El 2026 ya llegó, y la sensación inevitable de que algo se ha roto en la historia reciente de la tauromaquia en México. El 2025 no se fue en silencio: quedará marcado como el año en que la Fiesta Brava fue expulsada de la capital del país y de la plaza más grande del mundo. No es un dato menor. Es una herida simbólica que todavía duele.
Hoy, sin embargo, no quiero escribir desde el enojo ni desde la trinchera. Prefiero hacerlo desde la memoria y la responsabilidad. Desde ese lugar donde uno entiende que las tradiciones no se heredan por decreto: se defienden, se cuidan y, sobre todo, se explican.
Pienso en el futuro y pienso inevitablemente en mis hijos. En el día en que me pregunten qué hice yo cuando la tauromaquia comenzó a ser arrinconada, cuando el ruido fue mayor que la razón y el juicio se impuso al entendimiento. No quisiera responderles con evasivas ni con silencios cómodos. Quisiera decirles que estuve, que opiné, que defendí, que no me aparté.
La tauromaquia, para muchos de nosotros no es un espectáculo aislado ni una costumbre heredada sin conciencia. Es memoria familiar, es identidad, es una forma de mirar la vida y la muerte con respeto. Es una escuela de valores que se aprende en la plaza, pero también fuera de ella: la dignidad, el riesgo, la verdad.
El 2026 será un año profundamente simbólico para Zacatecas: se cumplen cincuenta años de la inauguración de su Plaza Monumental y cinco siglos de historia taurina en México. Son celebraciones que no admiten simulación.
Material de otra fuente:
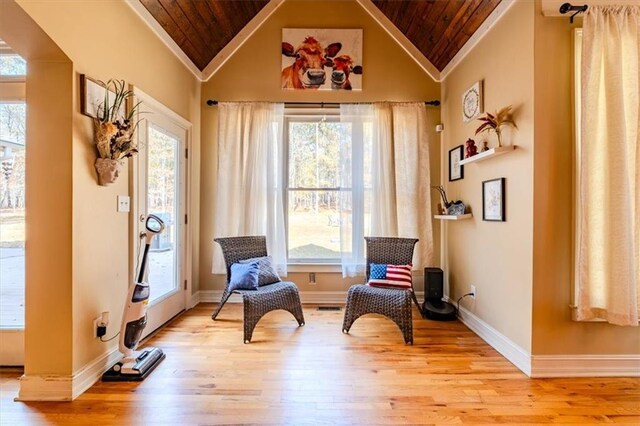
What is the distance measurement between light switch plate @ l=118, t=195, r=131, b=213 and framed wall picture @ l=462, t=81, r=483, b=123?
3.12 m

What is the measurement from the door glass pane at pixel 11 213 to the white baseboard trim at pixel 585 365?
12.0 feet

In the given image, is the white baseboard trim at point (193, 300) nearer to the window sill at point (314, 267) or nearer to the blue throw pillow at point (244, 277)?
the blue throw pillow at point (244, 277)

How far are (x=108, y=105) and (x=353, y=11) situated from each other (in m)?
2.97

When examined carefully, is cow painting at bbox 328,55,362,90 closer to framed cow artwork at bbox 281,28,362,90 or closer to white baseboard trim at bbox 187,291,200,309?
framed cow artwork at bbox 281,28,362,90

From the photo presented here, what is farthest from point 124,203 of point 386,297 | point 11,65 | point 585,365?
point 585,365

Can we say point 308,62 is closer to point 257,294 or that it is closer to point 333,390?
point 257,294

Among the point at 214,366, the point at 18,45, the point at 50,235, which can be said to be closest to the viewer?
the point at 18,45

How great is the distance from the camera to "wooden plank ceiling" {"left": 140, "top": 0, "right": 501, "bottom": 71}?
2768 millimetres

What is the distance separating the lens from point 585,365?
7.08 feet

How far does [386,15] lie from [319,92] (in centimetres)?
117

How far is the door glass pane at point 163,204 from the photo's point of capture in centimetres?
283

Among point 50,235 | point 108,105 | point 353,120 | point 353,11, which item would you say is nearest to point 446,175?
point 353,120

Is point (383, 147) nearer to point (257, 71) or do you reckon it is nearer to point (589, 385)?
point (257, 71)

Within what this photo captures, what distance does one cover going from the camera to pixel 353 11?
3.72m
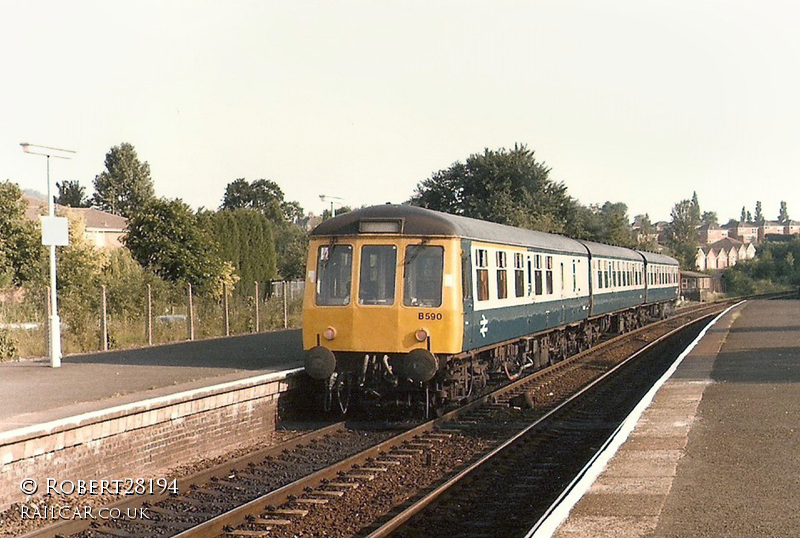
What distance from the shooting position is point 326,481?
10.3m

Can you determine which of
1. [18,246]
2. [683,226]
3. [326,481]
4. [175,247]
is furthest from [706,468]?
[683,226]

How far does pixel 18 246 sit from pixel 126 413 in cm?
2324

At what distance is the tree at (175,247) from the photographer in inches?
1256

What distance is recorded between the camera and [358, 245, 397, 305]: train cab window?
13.9m

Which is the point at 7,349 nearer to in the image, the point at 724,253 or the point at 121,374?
the point at 121,374

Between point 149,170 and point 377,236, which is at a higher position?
point 149,170

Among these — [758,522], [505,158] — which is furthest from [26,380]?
[505,158]

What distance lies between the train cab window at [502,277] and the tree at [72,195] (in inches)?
3690

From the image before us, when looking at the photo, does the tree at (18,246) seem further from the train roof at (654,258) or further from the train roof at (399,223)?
the train roof at (654,258)

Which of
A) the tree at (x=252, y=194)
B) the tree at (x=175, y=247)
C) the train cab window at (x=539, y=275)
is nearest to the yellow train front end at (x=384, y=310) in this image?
the train cab window at (x=539, y=275)

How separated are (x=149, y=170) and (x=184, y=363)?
78217 millimetres

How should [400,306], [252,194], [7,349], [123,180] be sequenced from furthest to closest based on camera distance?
[252,194], [123,180], [7,349], [400,306]

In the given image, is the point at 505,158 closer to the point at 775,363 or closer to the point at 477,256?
the point at 775,363

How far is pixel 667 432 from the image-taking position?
451 inches
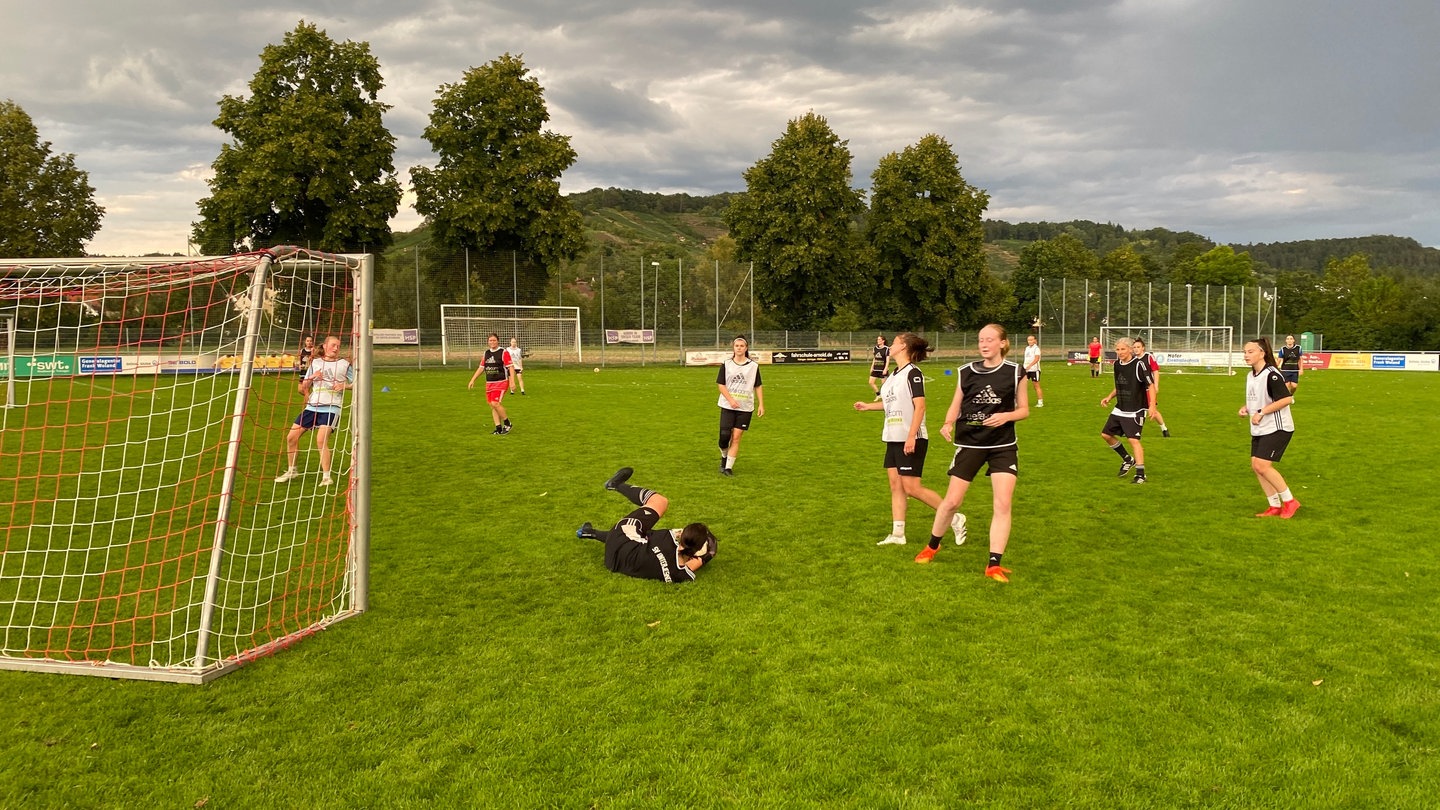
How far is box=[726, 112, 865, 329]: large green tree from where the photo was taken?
160 ft

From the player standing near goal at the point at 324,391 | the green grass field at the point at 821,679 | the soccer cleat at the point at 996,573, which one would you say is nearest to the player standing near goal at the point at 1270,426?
the green grass field at the point at 821,679

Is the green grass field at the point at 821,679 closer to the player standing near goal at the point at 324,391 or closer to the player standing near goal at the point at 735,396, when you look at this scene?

Porque preservar la Fiesta no es repetirla mecánicamente, sino hacerla mejor, más honesta, más fiel a sus reglas y a su esencia.
Hay nostalgia, sí. Nostalgia de lo que fue. Pero también hay esperanza en lo que aún puede ser: plazas con jóvenes curiosos en los tendidos, novilleros con futuro, toros íntegros, reglamentos respetados y una afición que entienda que amar la Fiesta también implica exigirle.
Defender la tauromaquia hoy no es mirar al pasado con ceguera, sino mirar al futuro con responsabilidad. Es asumir que cada generación tiene su propia batalla y que el silencio, también, es una forma de renuncia.
Quizá el tiempo nos juzgue, pero que no nos juzgue por haber callado. Porque este camino rumbo a los 50 años de nuestra Monumental de Zacatecas apenas comienza.